Three long-haul planes to be supplied to Air-India by Seattle-based aircraft supplier Boeing will be delayed by at least a month, said a senior executive at the Mumbai-based airline.
The delay will, in turn, put on hold the airline’s plans for direct flights to Houston, Johannesburg and Mauritius from Mumbai and New Delhi.
Coming on the heels of its already-postponed plans for direct flights to New York from February due to a shortage of planes, this could, market experts say, result in the airline losing ground.
The Boeing 777-200 LR (longer-range) planes, which were to fly in and be pressed into service immediately in April, will now arrive in May, said S. Venkat, executive director of finance and spokesman of Air-India.
Part of the 68 planes Boeing is to deliver to Air-India by 2011, the delay of the three planes is due to bottlenecks at Italian aircraft seat supplier Avio International, Venkat added.
Boeing’s senior vice-president (sales) Dinesh Keskar, however, said the planes could make the April schedule. “The first of the three planes could arrive April-end or early May,” Keskar said in a phone interview, adding that the other two planes would follow soon.
Boeing has delivered five jets so far to Air-India.
Earlier this month, International Air Transport Association (IATA), a grouping of global airlines, warned of aircraft supply delays this year. “The large number of deliveries set for Asia is a major challenge.
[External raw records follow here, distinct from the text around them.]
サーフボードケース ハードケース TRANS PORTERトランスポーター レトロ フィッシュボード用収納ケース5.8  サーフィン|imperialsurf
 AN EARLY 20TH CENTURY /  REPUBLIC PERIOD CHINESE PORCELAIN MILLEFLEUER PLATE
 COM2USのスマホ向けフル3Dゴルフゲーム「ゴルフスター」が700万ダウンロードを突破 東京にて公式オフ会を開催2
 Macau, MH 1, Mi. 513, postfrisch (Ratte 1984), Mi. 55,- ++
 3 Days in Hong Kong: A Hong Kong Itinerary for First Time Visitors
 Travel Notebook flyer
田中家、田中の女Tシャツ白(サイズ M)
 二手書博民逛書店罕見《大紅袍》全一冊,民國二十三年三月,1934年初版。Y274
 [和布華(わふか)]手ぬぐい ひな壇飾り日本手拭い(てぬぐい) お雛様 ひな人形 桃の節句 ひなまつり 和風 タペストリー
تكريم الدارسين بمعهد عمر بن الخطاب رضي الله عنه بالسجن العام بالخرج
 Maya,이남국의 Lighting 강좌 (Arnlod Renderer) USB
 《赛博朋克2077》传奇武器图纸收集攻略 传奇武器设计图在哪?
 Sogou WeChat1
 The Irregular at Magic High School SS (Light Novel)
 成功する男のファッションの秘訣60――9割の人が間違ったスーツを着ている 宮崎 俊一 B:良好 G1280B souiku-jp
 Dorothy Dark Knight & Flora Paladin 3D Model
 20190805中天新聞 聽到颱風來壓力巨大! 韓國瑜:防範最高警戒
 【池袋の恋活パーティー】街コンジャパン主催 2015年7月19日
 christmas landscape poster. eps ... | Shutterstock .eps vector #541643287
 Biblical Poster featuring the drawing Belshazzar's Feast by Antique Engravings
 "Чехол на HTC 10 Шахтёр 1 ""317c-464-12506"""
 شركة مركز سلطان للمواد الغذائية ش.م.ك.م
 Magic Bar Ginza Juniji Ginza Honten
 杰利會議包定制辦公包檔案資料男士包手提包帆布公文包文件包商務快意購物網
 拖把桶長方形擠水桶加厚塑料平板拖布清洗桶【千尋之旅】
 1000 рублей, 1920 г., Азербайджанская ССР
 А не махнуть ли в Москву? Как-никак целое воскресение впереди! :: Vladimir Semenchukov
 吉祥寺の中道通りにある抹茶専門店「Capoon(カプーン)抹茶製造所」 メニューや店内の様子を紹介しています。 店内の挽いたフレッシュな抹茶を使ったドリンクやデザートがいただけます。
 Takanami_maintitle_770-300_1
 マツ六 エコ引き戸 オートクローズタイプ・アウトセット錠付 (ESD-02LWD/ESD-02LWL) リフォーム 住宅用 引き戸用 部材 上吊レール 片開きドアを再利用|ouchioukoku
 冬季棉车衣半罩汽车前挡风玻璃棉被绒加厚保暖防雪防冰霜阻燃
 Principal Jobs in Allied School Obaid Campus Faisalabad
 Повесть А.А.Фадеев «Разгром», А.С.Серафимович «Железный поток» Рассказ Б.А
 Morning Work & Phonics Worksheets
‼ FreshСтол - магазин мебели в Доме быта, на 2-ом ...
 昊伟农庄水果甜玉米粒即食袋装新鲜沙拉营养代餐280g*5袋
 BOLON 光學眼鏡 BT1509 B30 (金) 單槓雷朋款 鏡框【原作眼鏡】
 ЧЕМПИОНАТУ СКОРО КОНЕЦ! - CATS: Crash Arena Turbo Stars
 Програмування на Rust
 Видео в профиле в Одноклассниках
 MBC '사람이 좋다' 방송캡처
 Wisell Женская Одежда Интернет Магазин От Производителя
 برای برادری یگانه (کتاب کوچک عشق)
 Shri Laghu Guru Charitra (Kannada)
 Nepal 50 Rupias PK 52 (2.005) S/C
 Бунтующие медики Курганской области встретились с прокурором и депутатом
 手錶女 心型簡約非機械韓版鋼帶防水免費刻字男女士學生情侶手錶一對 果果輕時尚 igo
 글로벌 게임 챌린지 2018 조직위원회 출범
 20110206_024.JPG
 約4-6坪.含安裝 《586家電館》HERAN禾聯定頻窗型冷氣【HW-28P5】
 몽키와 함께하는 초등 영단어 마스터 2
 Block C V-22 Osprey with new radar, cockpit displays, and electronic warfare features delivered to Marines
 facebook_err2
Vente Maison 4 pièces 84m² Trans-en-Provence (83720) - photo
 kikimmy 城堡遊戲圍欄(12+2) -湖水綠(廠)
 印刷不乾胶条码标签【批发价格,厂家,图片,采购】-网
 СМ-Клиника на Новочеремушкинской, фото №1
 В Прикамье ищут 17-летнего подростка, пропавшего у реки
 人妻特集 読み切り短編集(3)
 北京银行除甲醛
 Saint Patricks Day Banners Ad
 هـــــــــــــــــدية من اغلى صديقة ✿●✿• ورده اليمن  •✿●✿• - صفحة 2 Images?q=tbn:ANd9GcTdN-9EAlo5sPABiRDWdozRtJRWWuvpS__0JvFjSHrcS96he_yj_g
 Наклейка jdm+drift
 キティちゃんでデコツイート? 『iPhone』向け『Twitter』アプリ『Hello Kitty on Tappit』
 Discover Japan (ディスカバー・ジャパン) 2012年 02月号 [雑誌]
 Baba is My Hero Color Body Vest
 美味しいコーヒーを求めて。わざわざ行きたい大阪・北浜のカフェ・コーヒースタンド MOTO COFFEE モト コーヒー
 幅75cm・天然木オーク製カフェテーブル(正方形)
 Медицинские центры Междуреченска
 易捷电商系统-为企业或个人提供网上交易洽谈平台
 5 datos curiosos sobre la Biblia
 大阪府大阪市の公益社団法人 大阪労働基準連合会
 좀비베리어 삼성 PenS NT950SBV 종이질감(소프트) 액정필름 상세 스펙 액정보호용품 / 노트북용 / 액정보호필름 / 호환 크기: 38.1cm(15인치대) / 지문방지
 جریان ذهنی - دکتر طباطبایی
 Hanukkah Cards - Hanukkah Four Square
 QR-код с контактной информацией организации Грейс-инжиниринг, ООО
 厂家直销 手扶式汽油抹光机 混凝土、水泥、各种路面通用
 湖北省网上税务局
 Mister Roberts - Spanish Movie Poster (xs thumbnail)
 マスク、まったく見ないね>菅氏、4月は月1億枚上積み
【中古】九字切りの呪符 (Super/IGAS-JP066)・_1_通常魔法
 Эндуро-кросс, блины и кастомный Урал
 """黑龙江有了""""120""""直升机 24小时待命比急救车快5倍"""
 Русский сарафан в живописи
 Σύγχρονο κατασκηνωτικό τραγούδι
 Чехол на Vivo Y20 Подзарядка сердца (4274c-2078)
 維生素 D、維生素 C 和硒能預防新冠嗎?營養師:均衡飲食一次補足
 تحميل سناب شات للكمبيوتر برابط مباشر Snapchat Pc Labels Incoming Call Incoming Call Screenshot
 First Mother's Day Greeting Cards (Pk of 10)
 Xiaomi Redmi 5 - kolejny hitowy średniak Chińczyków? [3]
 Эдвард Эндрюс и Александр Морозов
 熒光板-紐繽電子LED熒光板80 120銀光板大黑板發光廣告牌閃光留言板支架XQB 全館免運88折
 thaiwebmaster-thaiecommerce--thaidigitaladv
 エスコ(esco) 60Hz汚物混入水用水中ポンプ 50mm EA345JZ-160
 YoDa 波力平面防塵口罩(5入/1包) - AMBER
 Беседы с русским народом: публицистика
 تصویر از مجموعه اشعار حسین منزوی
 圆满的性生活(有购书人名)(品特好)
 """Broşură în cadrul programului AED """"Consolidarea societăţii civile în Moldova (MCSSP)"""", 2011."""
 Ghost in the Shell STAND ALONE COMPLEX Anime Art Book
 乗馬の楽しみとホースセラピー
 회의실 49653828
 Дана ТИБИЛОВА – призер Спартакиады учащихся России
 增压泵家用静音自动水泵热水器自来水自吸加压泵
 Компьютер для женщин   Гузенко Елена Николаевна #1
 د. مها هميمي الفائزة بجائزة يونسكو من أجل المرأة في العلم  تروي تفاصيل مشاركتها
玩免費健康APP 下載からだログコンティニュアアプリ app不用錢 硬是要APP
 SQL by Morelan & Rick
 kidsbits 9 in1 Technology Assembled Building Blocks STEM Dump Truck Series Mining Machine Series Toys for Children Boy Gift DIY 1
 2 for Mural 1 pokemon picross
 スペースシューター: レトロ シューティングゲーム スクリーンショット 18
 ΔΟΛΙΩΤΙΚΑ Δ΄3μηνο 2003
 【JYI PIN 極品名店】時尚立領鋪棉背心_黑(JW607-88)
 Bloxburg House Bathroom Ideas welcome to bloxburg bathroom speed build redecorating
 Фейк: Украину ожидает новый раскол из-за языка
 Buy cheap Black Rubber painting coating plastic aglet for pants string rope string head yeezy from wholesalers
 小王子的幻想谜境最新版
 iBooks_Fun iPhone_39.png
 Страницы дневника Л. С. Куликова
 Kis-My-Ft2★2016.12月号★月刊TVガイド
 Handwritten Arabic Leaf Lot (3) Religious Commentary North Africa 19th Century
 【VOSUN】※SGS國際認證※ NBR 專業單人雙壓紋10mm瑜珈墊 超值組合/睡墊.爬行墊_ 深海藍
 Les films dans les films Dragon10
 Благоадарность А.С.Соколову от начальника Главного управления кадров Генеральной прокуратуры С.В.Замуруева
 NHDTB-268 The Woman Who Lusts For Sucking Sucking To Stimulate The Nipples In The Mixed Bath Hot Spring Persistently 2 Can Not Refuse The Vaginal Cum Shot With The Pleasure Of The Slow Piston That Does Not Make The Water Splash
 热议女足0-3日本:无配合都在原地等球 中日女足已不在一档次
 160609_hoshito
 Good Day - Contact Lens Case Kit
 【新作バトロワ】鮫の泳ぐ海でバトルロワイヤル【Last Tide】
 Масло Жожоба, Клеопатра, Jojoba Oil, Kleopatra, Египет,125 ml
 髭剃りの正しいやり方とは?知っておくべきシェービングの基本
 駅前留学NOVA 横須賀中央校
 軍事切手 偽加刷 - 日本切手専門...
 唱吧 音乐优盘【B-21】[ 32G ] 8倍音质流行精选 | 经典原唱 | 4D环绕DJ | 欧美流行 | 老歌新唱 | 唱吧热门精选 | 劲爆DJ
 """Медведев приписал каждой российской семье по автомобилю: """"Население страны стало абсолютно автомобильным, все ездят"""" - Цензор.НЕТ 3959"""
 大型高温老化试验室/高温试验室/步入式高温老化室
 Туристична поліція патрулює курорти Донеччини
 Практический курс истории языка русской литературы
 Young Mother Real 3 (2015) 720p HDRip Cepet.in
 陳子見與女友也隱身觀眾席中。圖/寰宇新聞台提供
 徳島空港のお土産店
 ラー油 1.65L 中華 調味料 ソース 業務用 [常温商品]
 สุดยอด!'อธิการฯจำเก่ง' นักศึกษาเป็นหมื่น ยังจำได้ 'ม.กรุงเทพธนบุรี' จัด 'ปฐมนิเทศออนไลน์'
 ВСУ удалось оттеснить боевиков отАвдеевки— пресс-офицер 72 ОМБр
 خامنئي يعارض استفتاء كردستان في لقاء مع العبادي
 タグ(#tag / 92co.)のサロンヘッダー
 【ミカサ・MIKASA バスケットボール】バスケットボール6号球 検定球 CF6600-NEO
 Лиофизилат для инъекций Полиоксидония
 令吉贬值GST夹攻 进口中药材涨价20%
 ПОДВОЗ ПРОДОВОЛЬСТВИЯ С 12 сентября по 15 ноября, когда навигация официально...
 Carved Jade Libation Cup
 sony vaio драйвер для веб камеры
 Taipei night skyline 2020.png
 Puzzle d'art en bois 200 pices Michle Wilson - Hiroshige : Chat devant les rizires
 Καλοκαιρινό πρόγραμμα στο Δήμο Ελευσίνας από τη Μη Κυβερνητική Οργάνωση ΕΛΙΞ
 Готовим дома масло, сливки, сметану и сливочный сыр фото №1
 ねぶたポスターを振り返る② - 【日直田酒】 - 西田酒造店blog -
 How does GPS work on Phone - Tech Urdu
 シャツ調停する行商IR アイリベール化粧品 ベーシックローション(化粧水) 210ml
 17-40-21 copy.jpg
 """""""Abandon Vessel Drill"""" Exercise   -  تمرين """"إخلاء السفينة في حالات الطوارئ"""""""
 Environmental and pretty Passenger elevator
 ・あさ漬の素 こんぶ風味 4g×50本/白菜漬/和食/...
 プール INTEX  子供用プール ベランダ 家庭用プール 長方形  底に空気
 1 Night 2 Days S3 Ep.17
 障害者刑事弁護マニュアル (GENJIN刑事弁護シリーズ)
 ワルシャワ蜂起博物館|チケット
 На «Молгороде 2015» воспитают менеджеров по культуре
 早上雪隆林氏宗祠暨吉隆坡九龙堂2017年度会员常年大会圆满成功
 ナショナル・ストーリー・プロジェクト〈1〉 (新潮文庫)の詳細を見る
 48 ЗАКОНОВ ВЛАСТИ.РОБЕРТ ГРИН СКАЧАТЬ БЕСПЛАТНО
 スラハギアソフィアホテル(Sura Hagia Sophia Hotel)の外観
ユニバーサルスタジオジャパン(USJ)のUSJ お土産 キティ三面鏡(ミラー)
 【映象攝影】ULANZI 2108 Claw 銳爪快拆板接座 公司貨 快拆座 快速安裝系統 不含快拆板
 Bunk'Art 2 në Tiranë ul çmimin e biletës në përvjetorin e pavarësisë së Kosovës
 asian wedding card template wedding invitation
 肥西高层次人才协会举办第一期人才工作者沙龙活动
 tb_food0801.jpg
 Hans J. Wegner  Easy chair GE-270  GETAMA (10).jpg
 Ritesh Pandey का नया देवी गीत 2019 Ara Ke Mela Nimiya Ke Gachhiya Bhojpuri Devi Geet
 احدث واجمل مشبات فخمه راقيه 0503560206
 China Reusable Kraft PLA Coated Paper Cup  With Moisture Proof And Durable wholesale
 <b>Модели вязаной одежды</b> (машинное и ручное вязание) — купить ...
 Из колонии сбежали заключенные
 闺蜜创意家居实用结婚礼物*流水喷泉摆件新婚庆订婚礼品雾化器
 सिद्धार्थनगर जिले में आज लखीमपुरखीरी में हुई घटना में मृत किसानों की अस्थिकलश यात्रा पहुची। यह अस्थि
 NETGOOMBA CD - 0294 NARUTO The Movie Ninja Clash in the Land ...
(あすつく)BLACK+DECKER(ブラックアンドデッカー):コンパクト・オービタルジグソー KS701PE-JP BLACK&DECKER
There is a strong possibility that some (though still a relatively small number) of the current orders planned for these routes will need to be deferred or even cancelled,” IATA senior economist Mark Smyth wrote in an advisory note to association members.
Of the 340 aircraft to be delivered to buyers in Asia, 74, including 31 from Boeing and the rest from Airbus, are for India. Asia as a region will lead Europe, which is buying 334 planes, and North America (256) in 2007.
Air-India’s much-awaited direct flight to Houston will cut down at least seven hours travelling time from Mumbai to the Texan air hub. Currently, the airline ferries its passengers from Mumbai to Paris, from where they take an Air France flight to Houston. The flight takes as much as 23 hours.
The new Boeing planes were to connect Houston with India thrice a week, carrying over 300 passengers in a standard three-class seating, moving up to a daily flight schedule gradually. They were also planned to be pressed into routes such as Johannesburg andMauritius.
The delay in delivery of the Boeing jets will set back Air-India by “millions” (of rupees), Sanjeev Bhasin, an assistant vice-president at online ticket retailer Makemytrip.com, said.
“International carriers are locking these routes fast,” Bhasin said. “With Delta and others already tapping this lucrative route, I don’t see how Air-India will capture thatmarket.”